News
Tesla Giga Berlin’s 4680 supply won’t start in Germany, and it was never supposed to
Tesla’s plans for the initial battery needs and efforts at Giga Berlin were answered in late 2020 by the automaker during the Q3 Earnings Call. While things tend to change on a somewhat regular basis as far as plans for something as large as a vehicle manufacturing plant, Tesla knew that its initial battery fulfillment plans likely wouldn’t come from the planned Giga Berlin 4680 cell production lines. Instead, Tesla will rely on its Kato Road facility in Northern California, where the development and manufacturing of a new, revolutionary electric vehicle battery is taking place. Tesla also plans to utilize strong relationships with its battery cell manufacturers to solve supply concerns during Giga Berlin’s early production dates.
Concerns regarding Tesla’s planned timeline for Giga Berlin have arisen over the past several days, especially after a German media outlet said that CEO Elon Musk was extending the beginning of the German plant’s EV production efforts to January 2022. While the Giga Berlin timeline remains uncertain as far as the exact starting date, those close to the situation, including Brandenburg Economic Minister Jörg Steinbach, told Teslarati yesterday that production should begin in late Summer or early Fall 2021.
EXCLUSIVE: Tesla Giga Berlin isn’t facing a 6-month delay: German Minister
The concerns about Tesla Giga Berlin’s initial production date started to appear around the same time that reports began to surface about Tesla adding the 4680 battery manufacturing unit plans to its application. German regulators take a deliberate and somewhat extended time for large projects, as so many different factors are considered before anything is given ultimate approval. Some indicated that this extensive regulatory process would delay the production efforts altogether. Still, local sources in Germany have clarified that this only prolongs the project altogether and doesn’t have much of an effect on the start of production. The project will just take longer to complete considering Tesla added another element to the Giga Berlin offensive.
As previously mentioned, the addition of the 4680 line to the application likely caused confusion over whether the Tesla Giga Berlin production lines would activate on time. 4680 production at Berlin will not begin before or at the same time as Tesla’s vehicle production at the German plant. However, Tesla’s plans were never to have the Berlin 4680 lines handle the initial vehicle production at the plant. Tesla originally planned for the Kato Road 4680 lines to supply Giga Berlin with cells when they are available.
Drew Baglino, Tesla’s Senior Vice President of Powertrain and Energy Engineering, said during the Q3 2020 Earnings Call:
“We will incorporate 4680 design solutions into many applications in time across both energy and vehicle, and we can use our pilot production facility in Fremont to support the new factory in Berlin as it ramps.”
Additionally, Tesla’s battery suppliers are being called upon to assist in the initial efforts at Giga Berlin.

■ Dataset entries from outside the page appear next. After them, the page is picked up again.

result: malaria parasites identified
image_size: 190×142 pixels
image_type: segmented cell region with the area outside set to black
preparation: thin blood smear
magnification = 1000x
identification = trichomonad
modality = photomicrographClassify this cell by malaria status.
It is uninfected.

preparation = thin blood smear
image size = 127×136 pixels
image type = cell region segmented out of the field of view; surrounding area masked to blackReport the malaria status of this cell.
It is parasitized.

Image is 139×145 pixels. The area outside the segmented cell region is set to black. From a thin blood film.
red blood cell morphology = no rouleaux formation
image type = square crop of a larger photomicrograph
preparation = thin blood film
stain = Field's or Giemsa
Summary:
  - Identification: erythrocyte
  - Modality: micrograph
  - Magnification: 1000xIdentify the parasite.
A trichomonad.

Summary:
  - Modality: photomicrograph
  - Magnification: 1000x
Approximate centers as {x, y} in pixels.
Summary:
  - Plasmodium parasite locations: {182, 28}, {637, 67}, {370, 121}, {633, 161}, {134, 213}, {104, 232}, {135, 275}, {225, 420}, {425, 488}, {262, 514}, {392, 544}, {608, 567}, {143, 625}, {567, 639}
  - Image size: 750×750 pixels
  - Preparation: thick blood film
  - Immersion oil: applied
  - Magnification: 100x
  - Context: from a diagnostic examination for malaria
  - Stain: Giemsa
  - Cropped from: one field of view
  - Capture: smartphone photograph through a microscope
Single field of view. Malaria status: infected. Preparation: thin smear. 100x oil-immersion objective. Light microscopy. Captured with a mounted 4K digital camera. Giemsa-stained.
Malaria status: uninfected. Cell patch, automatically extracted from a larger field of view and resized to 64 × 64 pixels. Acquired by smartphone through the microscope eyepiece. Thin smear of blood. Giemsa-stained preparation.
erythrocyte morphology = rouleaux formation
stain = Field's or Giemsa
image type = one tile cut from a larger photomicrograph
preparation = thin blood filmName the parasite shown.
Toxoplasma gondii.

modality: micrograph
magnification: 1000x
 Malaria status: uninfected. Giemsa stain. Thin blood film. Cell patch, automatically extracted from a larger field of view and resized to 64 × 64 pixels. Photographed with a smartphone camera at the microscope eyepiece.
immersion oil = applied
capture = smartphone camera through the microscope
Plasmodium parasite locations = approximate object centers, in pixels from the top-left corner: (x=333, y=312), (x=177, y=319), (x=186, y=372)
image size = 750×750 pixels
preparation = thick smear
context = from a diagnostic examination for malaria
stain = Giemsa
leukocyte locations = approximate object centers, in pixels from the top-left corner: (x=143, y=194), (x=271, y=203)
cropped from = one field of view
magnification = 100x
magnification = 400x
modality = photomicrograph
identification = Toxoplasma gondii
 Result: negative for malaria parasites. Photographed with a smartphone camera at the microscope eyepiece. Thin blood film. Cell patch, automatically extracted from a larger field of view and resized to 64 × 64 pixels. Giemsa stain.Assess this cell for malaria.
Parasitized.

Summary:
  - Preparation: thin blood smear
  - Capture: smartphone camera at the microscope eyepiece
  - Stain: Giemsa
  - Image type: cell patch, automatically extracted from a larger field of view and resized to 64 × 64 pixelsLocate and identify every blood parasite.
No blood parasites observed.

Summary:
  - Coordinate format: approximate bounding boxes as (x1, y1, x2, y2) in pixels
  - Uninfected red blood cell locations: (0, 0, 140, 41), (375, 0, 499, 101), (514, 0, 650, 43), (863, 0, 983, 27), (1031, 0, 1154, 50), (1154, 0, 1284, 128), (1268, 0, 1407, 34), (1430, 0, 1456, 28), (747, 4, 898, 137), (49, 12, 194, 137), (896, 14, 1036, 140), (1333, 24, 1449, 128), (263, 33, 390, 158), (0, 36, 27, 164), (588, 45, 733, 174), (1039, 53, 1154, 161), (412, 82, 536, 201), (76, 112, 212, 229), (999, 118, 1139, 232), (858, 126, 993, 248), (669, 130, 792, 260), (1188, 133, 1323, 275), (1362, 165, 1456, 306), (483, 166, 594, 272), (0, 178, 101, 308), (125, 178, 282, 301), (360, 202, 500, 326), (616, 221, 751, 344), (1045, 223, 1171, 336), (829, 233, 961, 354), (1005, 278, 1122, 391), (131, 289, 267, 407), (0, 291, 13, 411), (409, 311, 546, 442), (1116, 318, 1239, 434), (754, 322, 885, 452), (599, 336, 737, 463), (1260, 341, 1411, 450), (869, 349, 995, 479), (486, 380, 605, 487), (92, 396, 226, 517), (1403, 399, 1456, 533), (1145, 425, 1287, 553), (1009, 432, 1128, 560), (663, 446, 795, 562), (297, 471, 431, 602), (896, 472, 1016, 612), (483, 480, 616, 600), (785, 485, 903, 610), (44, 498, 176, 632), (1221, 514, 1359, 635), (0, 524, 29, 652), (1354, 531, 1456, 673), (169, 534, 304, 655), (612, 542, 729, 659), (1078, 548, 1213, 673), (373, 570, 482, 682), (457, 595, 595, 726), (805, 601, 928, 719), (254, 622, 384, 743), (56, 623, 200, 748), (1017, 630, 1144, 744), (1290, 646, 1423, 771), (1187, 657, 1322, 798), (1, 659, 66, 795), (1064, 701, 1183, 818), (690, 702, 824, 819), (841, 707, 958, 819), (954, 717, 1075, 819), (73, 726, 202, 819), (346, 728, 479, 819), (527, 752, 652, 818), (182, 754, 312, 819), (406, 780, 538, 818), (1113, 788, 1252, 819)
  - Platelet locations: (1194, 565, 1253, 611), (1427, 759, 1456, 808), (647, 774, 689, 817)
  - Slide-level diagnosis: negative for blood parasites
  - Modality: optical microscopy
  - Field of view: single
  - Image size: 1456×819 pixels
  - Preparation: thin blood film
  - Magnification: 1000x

Musk announced during the most recent Q1 2021 Earnings Call that Tesla is about 12-18 months away from volume production of 4680 cells. While Tesla may be slightly behind schedule regarding the production of the new 4680 battery, there is no indication that it will delay Giga Berlin’s production altogether. In fact, Musk also acknowledged that its suppliers, who Tesla shares “very strong partnerships” with would be called upon to supply cells “as much as they possibly can.”
Musk said:
“…It appears as though we’re about 12 — probably not more than 18 months away from volume production of the 4680. Now at the same time, we are actually trying to have our cell supply of partners ramp up their supply as much as possible. So this is not something that is to the exclusion of suppliers. It is in conjunction with suppliers. So we want to be super clear about that. This is not about replacing suppliers. It is about supplementing the suppliers. So…and we have a very strong partnership with CATL, with Panasonic and LG. And we would…our request to our strategic partners for cell supply is, please make us…please supply us with as much as you possibly can. Provided the price is affordable, we will buy everything that they can make.”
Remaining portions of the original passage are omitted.